Demonstration of Zero energy cool chamber

HORT 321

Zero energy cool chamber – an on-farm rural oriented storage structure that operates on the principle of evaporative cooling was developed at IARI, New Delhi, using locally available raw materials such as bricks, sand, bamboo, dry grass, jute cloth etc. The chamber is an above-ground double-walled structure made up of bricks. The cavity of the double wall is filled with riverbed sand. The lid was made by using dry grass/straw on a bamboo frame. The rise in relative humidity (90% or more) and fall in temperature (10–15°C) from the ambient condition could be achieved by watering the chamber twice a day. The major advantage of cool chamber storage was the maintenance of fruit firmness by lowering the physiological loss in weight (PLW) and other metabolic processes.


  • Select a raised site close to a source of water.
  • Make a floor with bricks.
  • Erect a double wall 70 cm high, leaving a cavity 7.5 cm wide between the two walls.
  • Drench the chamber with water.
  • Soak fine, river-bed sand with water.
  • Fill the cavity between the double wall with this wet sand.
  • Make a cover frame of bamboo, sirki, straw, or dry grass.
  • Build a thatched-roof shed over the chamber to shield the chamber from direct sun and rain.
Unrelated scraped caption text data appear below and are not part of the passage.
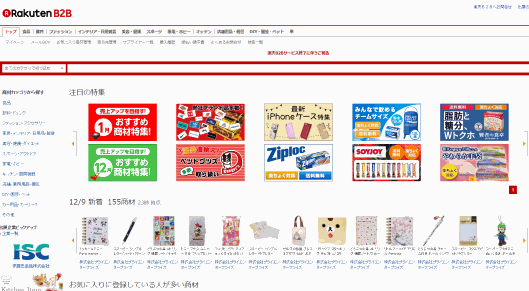 楽天は出店者向けに提供しているBtoB仕入れサービス「楽天BtoB」を2018年3月29日に終了する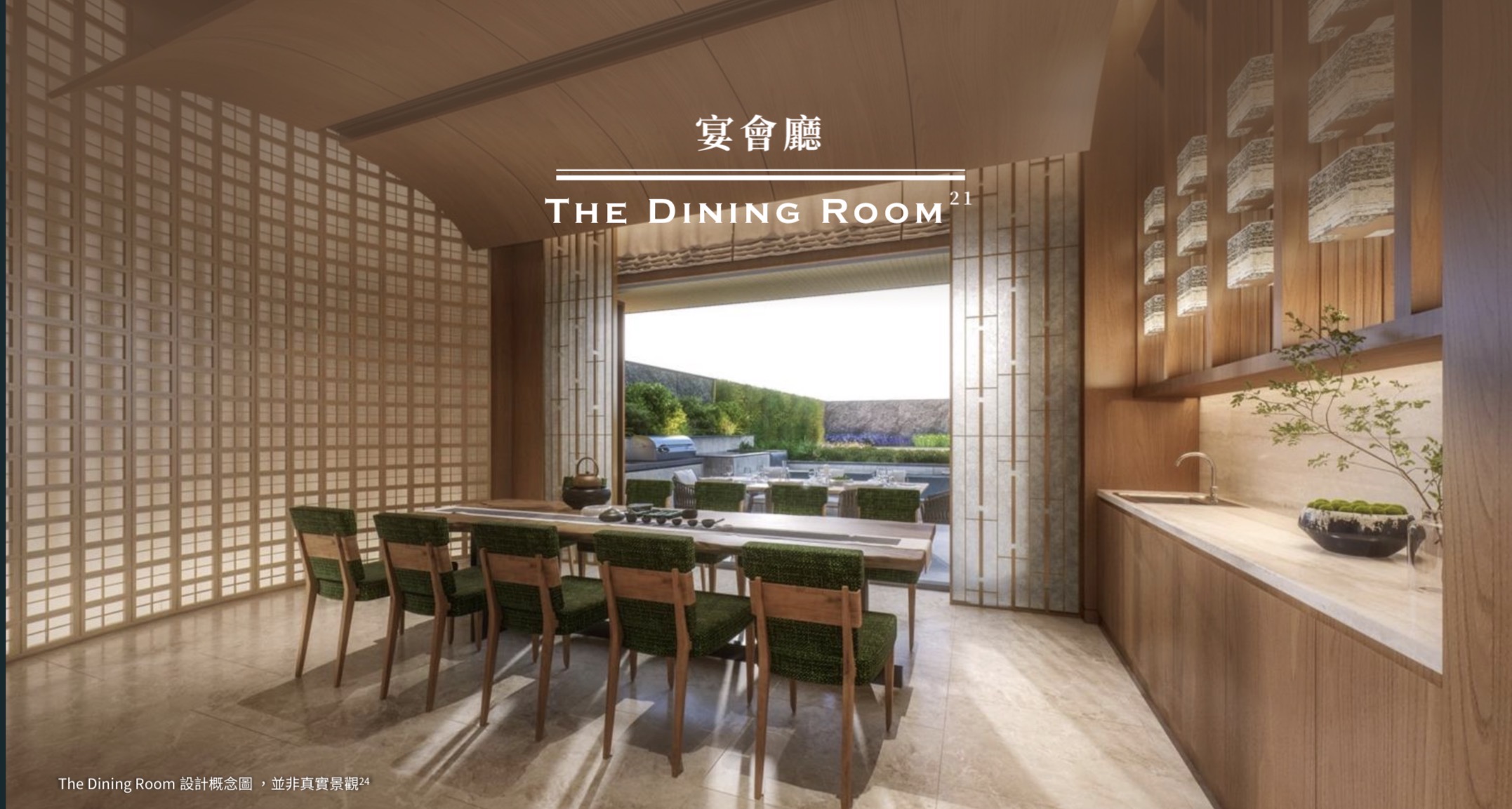 宴會廳 The Dining Room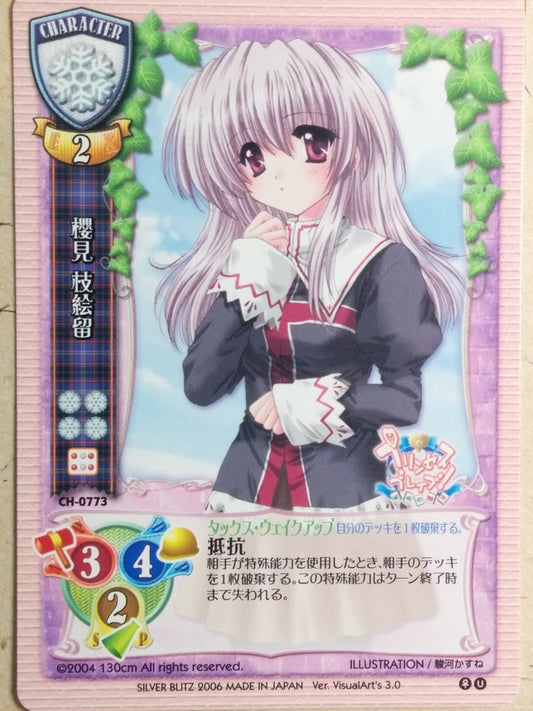 Lycee Princess Brave! LY/CH-0773 C Shieru Sakurami Trading Card NM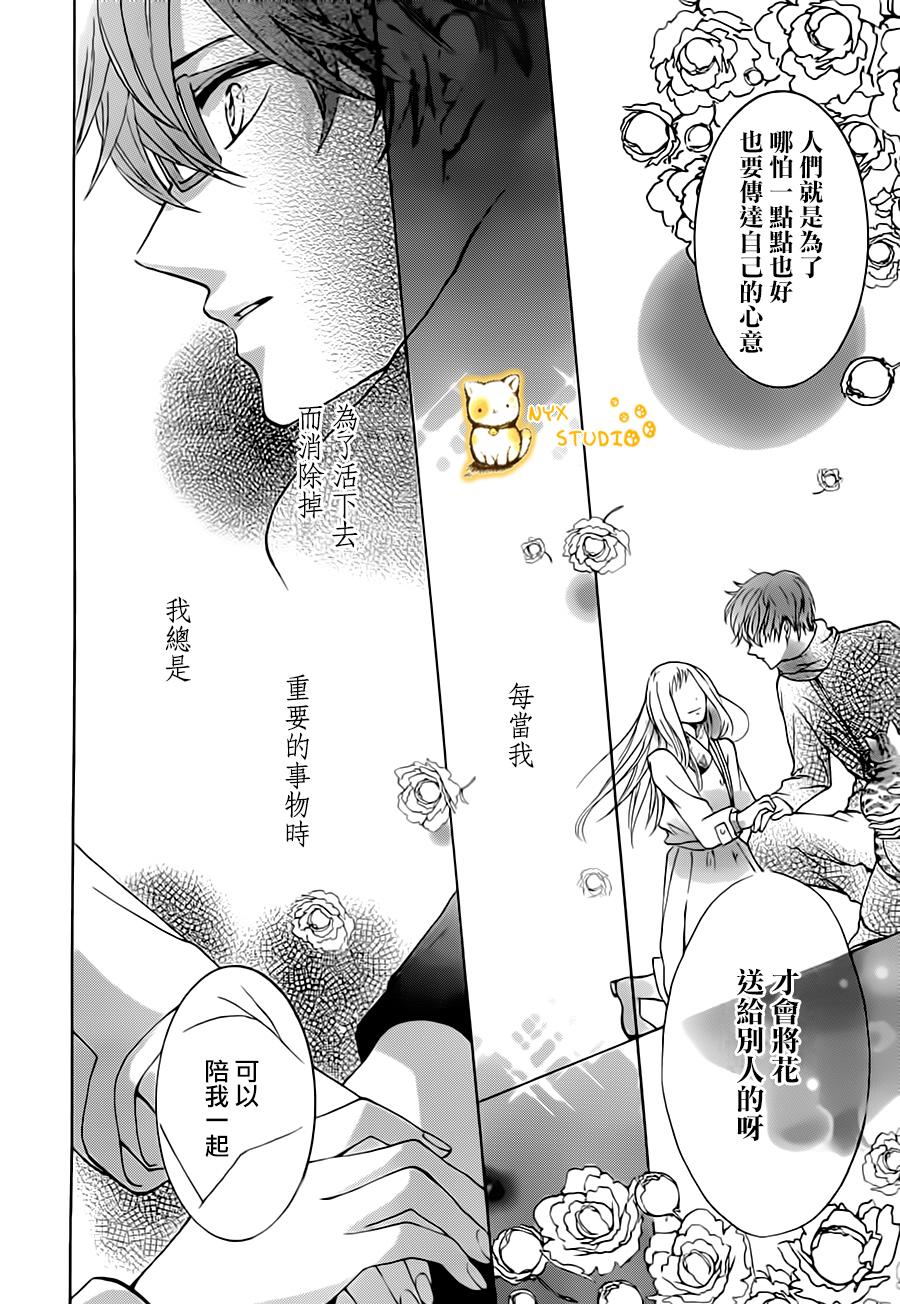 倘若猫从世界上消失第3话图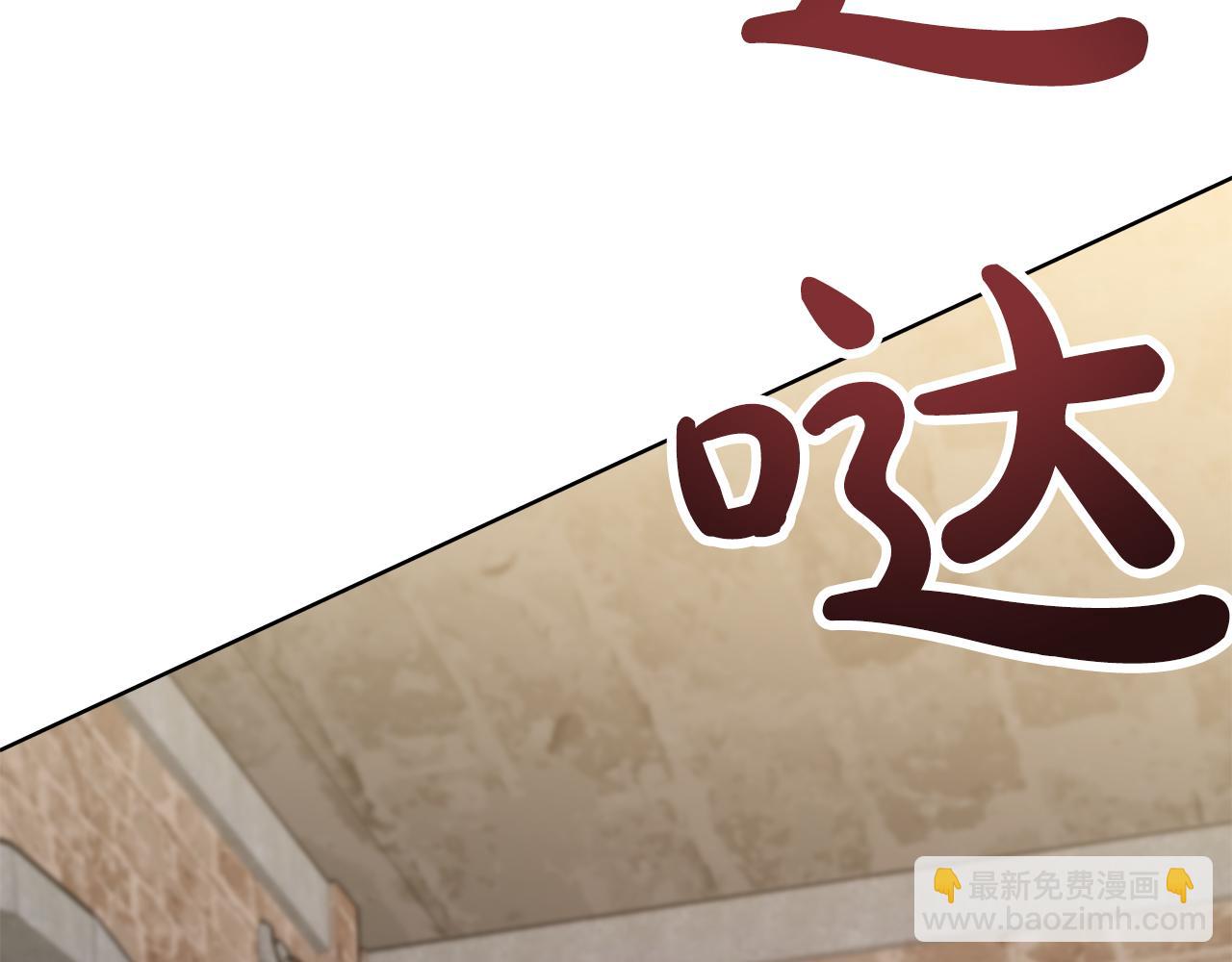 第2话 美女救英雄303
  • Keep the sand, bricks, and top cover of the chamber wet.
  • Water twice daily, in the morning and evening. A drip system can be built with plastic pipes, microtubes connected to an overhead water source.
  • Store your fruits and vegetables in perforated plastic crates. Do not use bamboo, wood, or fibreboard boxes because these will be damaged by moisture.
  • Cover these crates with a thin polyethylene sheet.
  • Rebuild the chamber with new bricks after 3 years. (The bricks’ pores become blocked over time and this reduces the chamber’s effectiveness. )


  • Can be constructed by an unskilled person No mechanical or electrical energy is needed.
  • Allows small farmers to store produce for a few days and thus avoid costly rush selling.
  • Ideal for household storage.
  • Reduces losses and thus pays for itself in a short time.
  • Useful for the temporary storage of curd, milk, and cooked food.
  • Can also be used for mushroom cultivation, raising silk – worms, and storage of biofertilisers.


  • Requires a significant capital investment
  • Operation relies on a reliable source of water throughout the year.